• [Trabajo por realizar]: Reproduzca textualmente todos los ítems que figuran a continuación, línea por línea y sin ninguna modificación.

• [Registros proporcionados]:
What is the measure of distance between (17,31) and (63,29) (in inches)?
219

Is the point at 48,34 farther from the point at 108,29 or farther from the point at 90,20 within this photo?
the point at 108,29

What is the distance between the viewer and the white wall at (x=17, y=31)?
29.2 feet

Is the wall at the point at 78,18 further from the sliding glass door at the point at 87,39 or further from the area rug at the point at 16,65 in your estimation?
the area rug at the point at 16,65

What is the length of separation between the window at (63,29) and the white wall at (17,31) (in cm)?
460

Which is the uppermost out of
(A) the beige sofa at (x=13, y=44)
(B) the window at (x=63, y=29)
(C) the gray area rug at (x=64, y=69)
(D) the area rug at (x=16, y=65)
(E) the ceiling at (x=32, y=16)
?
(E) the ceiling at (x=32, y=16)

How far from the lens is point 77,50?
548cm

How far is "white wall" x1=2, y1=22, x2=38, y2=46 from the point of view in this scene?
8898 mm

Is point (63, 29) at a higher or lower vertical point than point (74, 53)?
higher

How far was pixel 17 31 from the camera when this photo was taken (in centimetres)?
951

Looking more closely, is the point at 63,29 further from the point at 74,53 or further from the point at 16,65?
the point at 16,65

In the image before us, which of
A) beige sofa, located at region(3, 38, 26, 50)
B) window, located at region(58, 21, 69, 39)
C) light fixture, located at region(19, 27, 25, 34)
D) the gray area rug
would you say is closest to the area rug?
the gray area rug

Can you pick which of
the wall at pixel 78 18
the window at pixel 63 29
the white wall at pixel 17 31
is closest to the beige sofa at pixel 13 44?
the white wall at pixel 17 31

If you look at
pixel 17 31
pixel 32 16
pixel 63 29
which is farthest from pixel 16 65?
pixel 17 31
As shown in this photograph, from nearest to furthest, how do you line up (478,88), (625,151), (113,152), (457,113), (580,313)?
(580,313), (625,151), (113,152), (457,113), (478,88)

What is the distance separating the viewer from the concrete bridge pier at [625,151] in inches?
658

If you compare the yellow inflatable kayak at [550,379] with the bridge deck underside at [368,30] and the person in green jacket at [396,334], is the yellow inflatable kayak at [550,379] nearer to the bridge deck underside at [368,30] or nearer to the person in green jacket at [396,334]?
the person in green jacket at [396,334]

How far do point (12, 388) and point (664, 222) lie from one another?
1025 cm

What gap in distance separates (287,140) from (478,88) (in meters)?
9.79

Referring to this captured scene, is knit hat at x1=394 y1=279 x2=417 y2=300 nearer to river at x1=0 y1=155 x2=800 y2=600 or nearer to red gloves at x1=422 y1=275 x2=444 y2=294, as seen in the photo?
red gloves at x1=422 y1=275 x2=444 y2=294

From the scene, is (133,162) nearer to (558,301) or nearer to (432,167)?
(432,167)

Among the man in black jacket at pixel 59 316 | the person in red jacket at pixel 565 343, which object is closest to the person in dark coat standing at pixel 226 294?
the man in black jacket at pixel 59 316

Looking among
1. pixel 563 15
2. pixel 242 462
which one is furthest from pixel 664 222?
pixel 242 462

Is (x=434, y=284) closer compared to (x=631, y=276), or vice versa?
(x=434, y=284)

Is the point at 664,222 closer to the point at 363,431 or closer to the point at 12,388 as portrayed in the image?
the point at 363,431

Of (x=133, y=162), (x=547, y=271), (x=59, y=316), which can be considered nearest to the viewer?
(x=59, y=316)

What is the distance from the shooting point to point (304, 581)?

• [En respuesta]:
What is the measure of distance between (17,31) and (63,29) (in inches)?
219

Is the point at 48,34 farther from the point at 108,29 or farther from the point at 90,20 within this photo?
the point at 108,29

What is the distance between the viewer and the white wall at (x=17, y=31)?
29.2 feet

Is the wall at the point at 78,18 further from the sliding glass door at the point at 87,39 or further from the area rug at the point at 16,65 in your estimation?
the area rug at the point at 16,65

What is the length of separation between the window at (63,29) and the white wall at (17,31) (in cm)?
460

Which is the uppermost out of
(A) the beige sofa at (x=13, y=44)
(B) the window at (x=63, y=29)
(C) the gray area rug at (x=64, y=69)
(D) the area rug at (x=16, y=65)
(E) the ceiling at (x=32, y=16)
?
(E) the ceiling at (x=32, y=16)

How far from the lens is point 77,50?
548cm

How far is "white wall" x1=2, y1=22, x2=38, y2=46 from the point of view in this scene?
8898 mm

Is point (63, 29) at a higher or lower vertical point than point (74, 53)?
higher

How far was pixel 17 31 from the camera when this photo was taken (in centimetres)?
951

Looking more closely, is the point at 63,29 further from the point at 74,53 or further from the point at 16,65?
the point at 16,65

In the image before us, which of
A) beige sofa, located at region(3, 38, 26, 50)
B) window, located at region(58, 21, 69, 39)
C) light fixture, located at region(19, 27, 25, 34)
D) the gray area rug
would you say is closest to the area rug?
the gray area rug

Can you pick which of
the wall at pixel 78 18
the window at pixel 63 29
the white wall at pixel 17 31
is closest to the beige sofa at pixel 13 44?
the white wall at pixel 17 31

If you look at
pixel 17 31
pixel 32 16
pixel 63 29
which is farthest from pixel 16 65?
pixel 17 31
As shown in this photograph, from nearest to furthest, how do you line up (478,88), (625,151), (113,152), (457,113), (580,313)?
(580,313), (625,151), (113,152), (457,113), (478,88)

What is the distance separating the viewer from the concrete bridge pier at [625,151] in inches?
658

If you compare the yellow inflatable kayak at [550,379] with the bridge deck underside at [368,30] and the person in green jacket at [396,334], is the yellow inflatable kayak at [550,379] nearer to the bridge deck underside at [368,30] or nearer to the person in green jacket at [396,334]?
the person in green jacket at [396,334]

How far do point (12, 388) and point (664, 222) lie from one another?
1025 cm

What gap in distance separates (287,140) from (478,88) (in meters)?
9.79

Referring to this captured scene, is knit hat at x1=394 y1=279 x2=417 y2=300 nearer to river at x1=0 y1=155 x2=800 y2=600 or nearer to red gloves at x1=422 y1=275 x2=444 y2=294, as seen in the photo?
red gloves at x1=422 y1=275 x2=444 y2=294

From the scene, is (133,162) nearer to (558,301) or nearer to (432,167)?
(432,167)

Among the man in black jacket at pixel 59 316 | the person in red jacket at pixel 565 343, which object is closest to the person in dark coat standing at pixel 226 294?
the man in black jacket at pixel 59 316

Looking among
1. pixel 563 15
2. pixel 242 462
which one is furthest from pixel 664 222?
pixel 242 462

Is (x=434, y=284) closer compared to (x=631, y=276), or vice versa?
(x=434, y=284)

Is the point at 664,222 closer to the point at 363,431 or closer to the point at 12,388 as portrayed in the image?
the point at 363,431

Of (x=133, y=162), (x=547, y=271), (x=59, y=316), which can be considered nearest to the viewer?
(x=59, y=316)

What is the distance from the shooting point to point (304, 581)?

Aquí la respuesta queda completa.